I’m joking, of course. Carlson never sounds that grounded in reality. Still, his career is legendary.
The grandson of a cattle tycoon, and adopted son of an heiress, he will be remembered as the man who was paid between $15m and $20m per year by Rupert Murdoch to host the most-watched show on the most-watched network in a country that is 71% white, where he told his terrified audience that white people were being silenced and sidelined by a rich elite.
Which is why this week’s interview with Putin was less a journalistic assignment than a sponge-bath, where the Cassandra of imaginary persecution rented out his gigantic platform to the embodiment of everything Trumpist America holds dear, from the unapologetic rejection of liberal values to the embrace of fundamentalist Christianity and patriarchal, authoritarian rule.
Still, as sponge-baths go, it carried astonishing clout.
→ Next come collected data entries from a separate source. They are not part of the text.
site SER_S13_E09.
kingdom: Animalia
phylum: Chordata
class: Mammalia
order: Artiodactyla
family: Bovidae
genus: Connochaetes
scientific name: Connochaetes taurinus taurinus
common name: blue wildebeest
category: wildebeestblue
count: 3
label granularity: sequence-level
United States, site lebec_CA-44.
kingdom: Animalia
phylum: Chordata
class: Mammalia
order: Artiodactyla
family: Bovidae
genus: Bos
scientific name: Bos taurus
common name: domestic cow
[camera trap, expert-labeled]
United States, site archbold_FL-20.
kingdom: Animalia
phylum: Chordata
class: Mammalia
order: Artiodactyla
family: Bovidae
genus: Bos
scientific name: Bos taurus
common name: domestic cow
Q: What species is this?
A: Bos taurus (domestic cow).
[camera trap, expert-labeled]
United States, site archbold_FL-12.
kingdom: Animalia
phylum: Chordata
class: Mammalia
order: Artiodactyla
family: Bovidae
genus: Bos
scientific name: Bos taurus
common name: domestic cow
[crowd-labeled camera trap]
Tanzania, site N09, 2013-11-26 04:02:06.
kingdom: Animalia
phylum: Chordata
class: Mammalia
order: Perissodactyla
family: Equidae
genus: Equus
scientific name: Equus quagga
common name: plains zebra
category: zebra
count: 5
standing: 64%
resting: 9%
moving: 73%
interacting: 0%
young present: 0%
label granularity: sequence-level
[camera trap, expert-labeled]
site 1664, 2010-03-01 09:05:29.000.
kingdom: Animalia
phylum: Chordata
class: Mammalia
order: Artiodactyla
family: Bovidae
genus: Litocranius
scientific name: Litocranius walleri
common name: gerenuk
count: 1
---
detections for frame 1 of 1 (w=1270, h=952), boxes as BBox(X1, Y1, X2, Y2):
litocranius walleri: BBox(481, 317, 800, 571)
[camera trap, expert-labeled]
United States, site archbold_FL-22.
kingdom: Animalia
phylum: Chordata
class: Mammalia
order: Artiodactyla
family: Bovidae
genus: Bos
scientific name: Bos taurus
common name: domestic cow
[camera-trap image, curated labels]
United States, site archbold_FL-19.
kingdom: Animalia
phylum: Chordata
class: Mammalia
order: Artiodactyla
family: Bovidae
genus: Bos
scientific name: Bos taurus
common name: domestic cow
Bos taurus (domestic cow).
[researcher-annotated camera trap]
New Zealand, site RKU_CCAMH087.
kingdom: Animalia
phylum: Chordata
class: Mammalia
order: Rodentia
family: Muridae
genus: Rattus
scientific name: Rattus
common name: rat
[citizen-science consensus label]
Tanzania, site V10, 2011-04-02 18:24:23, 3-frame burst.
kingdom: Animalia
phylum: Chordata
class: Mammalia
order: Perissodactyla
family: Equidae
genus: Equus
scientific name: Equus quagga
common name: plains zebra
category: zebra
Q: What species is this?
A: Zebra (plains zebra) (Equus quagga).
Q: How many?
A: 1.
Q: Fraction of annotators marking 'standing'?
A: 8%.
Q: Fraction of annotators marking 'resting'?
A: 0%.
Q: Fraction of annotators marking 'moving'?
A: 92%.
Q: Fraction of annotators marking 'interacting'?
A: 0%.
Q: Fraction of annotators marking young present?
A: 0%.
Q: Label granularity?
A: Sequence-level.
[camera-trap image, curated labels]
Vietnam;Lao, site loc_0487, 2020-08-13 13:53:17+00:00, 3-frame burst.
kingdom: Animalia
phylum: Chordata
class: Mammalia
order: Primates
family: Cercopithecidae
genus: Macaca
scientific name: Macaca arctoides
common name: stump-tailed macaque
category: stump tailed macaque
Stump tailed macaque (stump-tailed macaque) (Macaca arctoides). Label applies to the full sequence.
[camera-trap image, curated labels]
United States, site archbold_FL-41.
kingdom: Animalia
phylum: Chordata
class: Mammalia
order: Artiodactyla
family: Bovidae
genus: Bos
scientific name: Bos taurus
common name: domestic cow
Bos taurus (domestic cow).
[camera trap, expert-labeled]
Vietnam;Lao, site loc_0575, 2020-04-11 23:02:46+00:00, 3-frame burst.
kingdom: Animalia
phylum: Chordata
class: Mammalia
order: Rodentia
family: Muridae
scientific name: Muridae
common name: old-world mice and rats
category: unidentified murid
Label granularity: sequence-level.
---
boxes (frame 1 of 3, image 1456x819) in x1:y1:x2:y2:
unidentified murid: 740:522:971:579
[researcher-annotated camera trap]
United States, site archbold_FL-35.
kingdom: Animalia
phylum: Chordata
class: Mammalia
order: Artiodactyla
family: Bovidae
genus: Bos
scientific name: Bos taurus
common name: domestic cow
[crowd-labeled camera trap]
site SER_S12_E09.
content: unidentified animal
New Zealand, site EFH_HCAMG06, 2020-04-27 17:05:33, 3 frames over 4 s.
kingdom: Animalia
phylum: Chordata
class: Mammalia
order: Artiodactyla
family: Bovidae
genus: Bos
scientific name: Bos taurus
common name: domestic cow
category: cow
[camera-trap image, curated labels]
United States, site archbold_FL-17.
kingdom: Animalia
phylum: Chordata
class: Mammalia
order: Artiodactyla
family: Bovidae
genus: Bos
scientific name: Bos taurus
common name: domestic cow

In a single conversation, Carlson pumped pure rocket fuel into the Republicans’ current attempts to cut off money and weapons from Ukraine — punishment, some insist, for Ukraine’s refusal to help Trump dig up dirt on the Bidens — while simultaneously showcasing a leader whose iron grip on his country and uncomplicated 18th century worldview, will have made the weak, fading, compromised and desperately unpopular Joe Biden look even more like a pot plant than he already does.
Yes, you can say what you like about Tucker Carlson, but you have to admit he’s a consummate professional. Not a professional journalist, of course, but definitely a professional something.
And Vladimir Putin and the American evangelical right just got their money’s worth, and then some.